Subsequent to the year end:

    -   Closed two loan agreements with institutional investors for a total
of $2.5 million.
- Selected a Institutionally recognized EPC - BOP contractor for
Windstar
- Commenced Engineering, design and preliminary construction on
Windstar

2009 FINANCIAL RESULTS

The Company is pleased to announce a 10% increase in electricity production to 58,859 MWh for the year ended December 31, 2009 compared to 53,579 MWh for the year ended December 31, 2008. However lower natural gas prices led to a decrease in the average Short Run Avoided Cost electricity selling prices which resulted in revenues decreasing 45% to $2,798,496 compared to $5,116,652 for the year ended December 31, 2009. Net loss from continuing operations increased from $4,993,000, or fifteen cents ($0.15) per share, for the year ended December 31, 2008 to a net loss of $5,023,162, or twelve three cents ($0.12) per share. The slight increase in net loss from continuing operations for the period was due to lower revenues and no interest recovery in 2009, which were mostly offset by a $1,400,182 (34%) decrease in general and administration costs and decreases in foreign exchange losses and amortization.
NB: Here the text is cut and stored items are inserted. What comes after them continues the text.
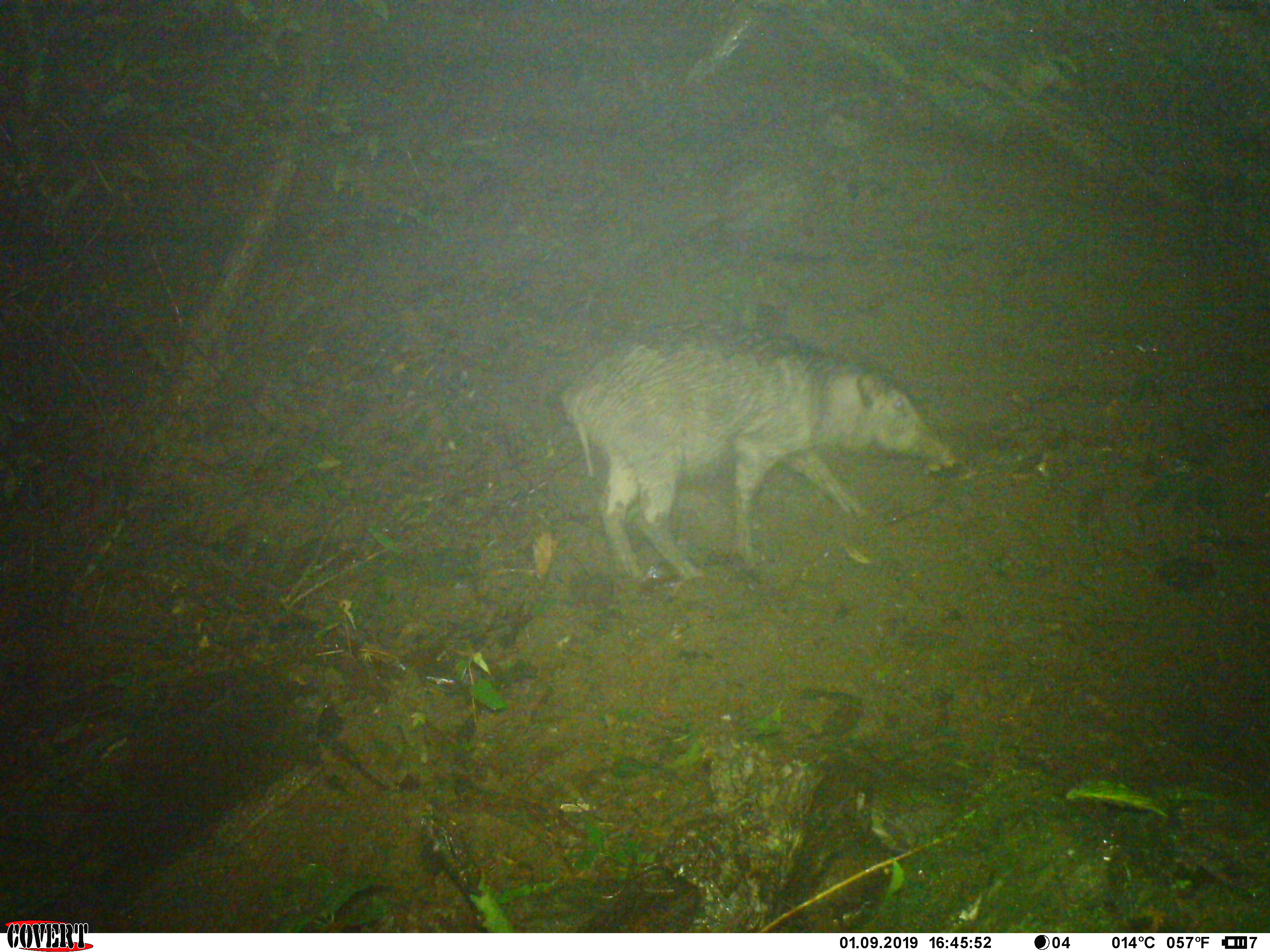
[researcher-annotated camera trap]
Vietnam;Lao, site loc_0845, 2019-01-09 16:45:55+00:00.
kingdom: Animalia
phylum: Chordata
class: Mammalia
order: Artiodactyla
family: Suidae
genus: Sus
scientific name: Sus scrofa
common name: eurasian wild pig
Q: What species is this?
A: Eurasian wild pig (Sus scrofa).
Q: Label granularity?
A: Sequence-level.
Net loss for the year was $5,023,162, or twelve cents ($0.12) per share, compared to a net loss of $2,269,275, or seven cents ($0.07) per share, for the prior year. Net loss last year included income from discontinued operations of $2,724,047 primarily relating to a one-time US$3,000,000 reduction of the loan principal due to the Mesa loan repayment before the agreed upon repayment date of June 24, 2008. The net gain recorded was $2,900,000 after taking into account a Mesa Loan extension fee of $100,000.
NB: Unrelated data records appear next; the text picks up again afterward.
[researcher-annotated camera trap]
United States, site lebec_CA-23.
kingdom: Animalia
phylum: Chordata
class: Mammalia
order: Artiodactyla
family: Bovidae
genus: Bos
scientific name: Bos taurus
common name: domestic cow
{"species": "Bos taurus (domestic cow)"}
Although electricity production for the three months ended December 31, 2009 was similar to the same period in the prior year, the decrease in average Short Run Avoided Cost electricity selling prices resulted in revenues decreasing 53% to $321,952 from $687,666 for the three months ended December 31, 2008. Despite the drop in revenues, net loss for the three months ended December 31, 2009 improved 33% to $1,512,001 or two cents ($0.02) per share compared to a net loss of $2,251,537 or seven cents ($0.07) per share for the comparable period in 2008 due primarily to a reduction in amortization, stock based compensation and travel expenses.

The Company's financial position continued to strengthen as cash increased from $1,817,371 as at December 31, 2008 to $1,882,152 as at December 31, 2009. Shareholders equity improved 11% from $22,442,493 last year to $24,843,162 primarily as a result of $6.3 million of new equity from the issue of shares and warrants.
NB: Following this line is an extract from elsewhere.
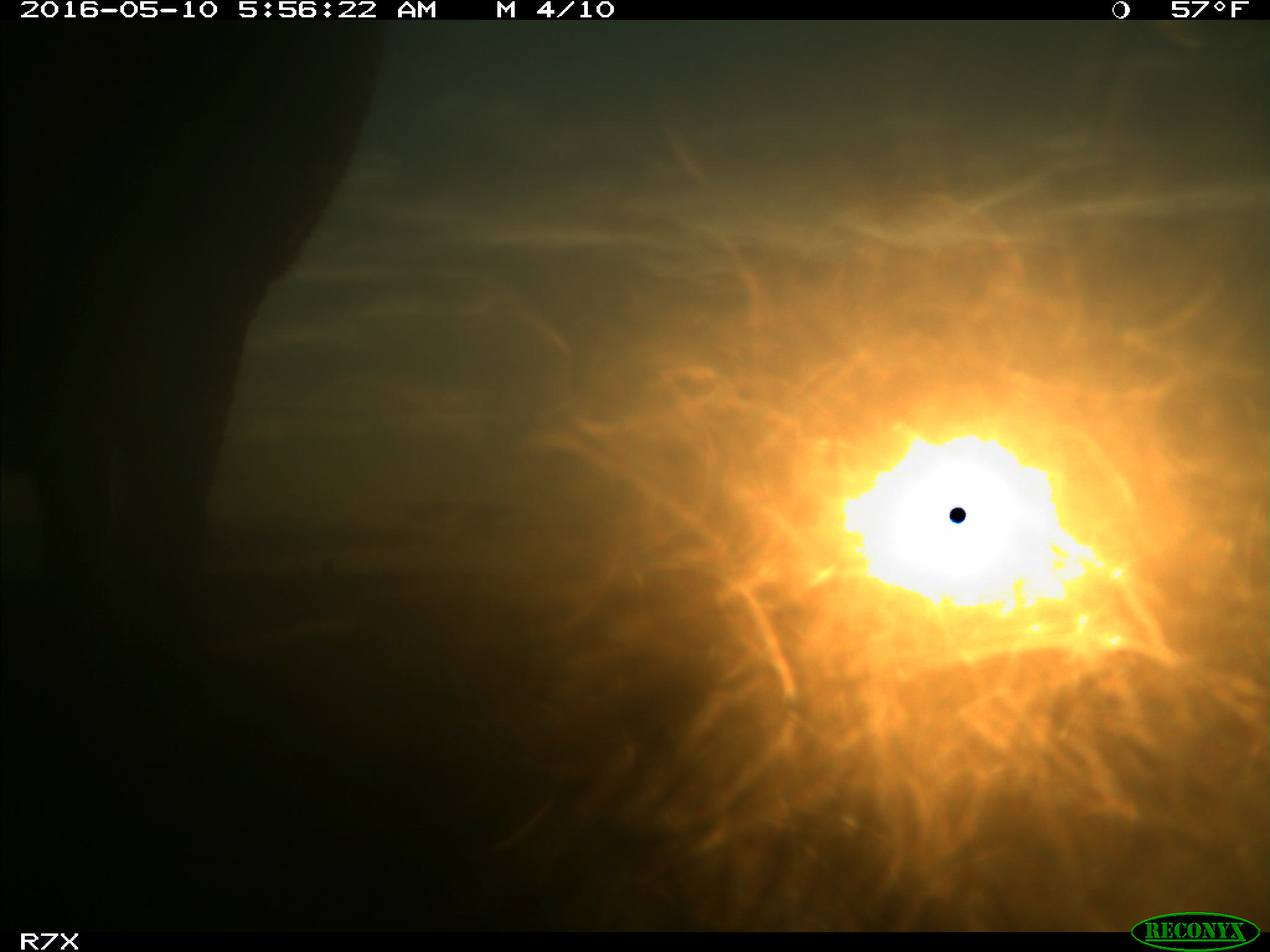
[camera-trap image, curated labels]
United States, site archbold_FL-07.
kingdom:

The information in this news release should be read in conjunction with the Consolidated Financial Statements for the year ended December 31, 2009, prepared in accordance with Canadian generally accepted accounting principles, and the Management Discussion and Analysis for the year ended December 31, 2009. The financial statements and MD&A will be available at the Company's website at www.westernwindenergy.com and at www.sedar.com.

Western Wind is a vertically integrated renewable energy electrical production company that currently owns over 500 wind turbines with 34.5 MW of rated capacity and a further 131MW of expansion power purchase agreements in the States of California and Arizona. Western Wind further owns additional development assets for both Solar and Wind Energy in California, Arizona, Ontario, Canada and a development team in the Commonwealth of Puerto Rico. Western Wind is in the business of owning and acquiring land sites and technology for the production of electricity from wind and solar energy. Management of Western Wind Energy includes individuals involved in the operations and ownership of utility scale wind energy facilities in California since 1981.